Show HN: Highig – My first day as a freelancer - kamranahmed_se
http://highig.com/
======
benAO90
Looks good so far! I agree with the previous comment, it would be best to
include samples of your work, along with a brief introduction, the tech stack
used, and links to the code if possible. If you have an online resume, it
can't hurt to attach that also. Some clients will like to see not only the
finished results of your experience but described more formally as well.

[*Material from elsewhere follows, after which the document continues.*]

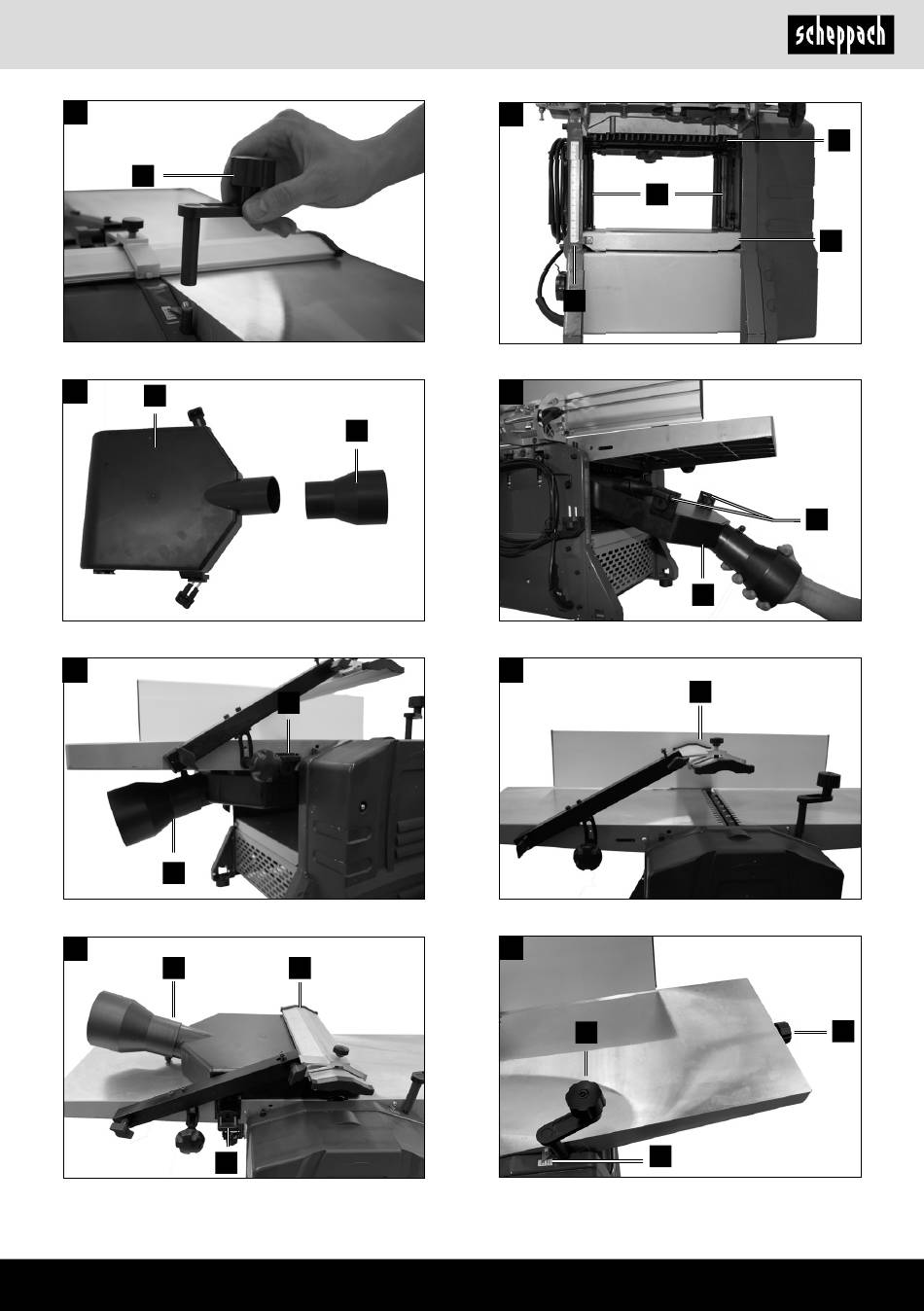 scheppach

I like your introductory statement, but its not clear how clients should
address you. This is an easy fix. For example: Reach out to (Kamran) at.....
This adds a bit more personality to your page. I wrote an in-depth article on
developer resumes and portfolios not too long ago, maybe you will find it
useful. [https://www.codementor.io/blog/Software-engineer-
resume-2ouy...](https://www.codementor.io/blog/Software-engineer-
resume-2ouyh6n4f6)

------
narmak
I like the minimal design of the website. Quick feedback

\- Add portfolio

\- Add tech stack

One thing that I think is most important and missing here is the portfolio. As
it will provide context and proof of your skills and capabilities from past
projects. Also if you can get testimonials from people you've worked with in
the past that's great too. The tech stack thing is a mixed bag since it can
"disqualify" you from gigs you might be able to handle, but _most_ people
seeking freelancers will be looking for a specific stack/set of skills and if
you can immediately show them that you "fit" it will help.

You've got a ton of followers/traction on github so at a minimum i'd say
highlight those things you've had success with?

------
thenormal
Good luck!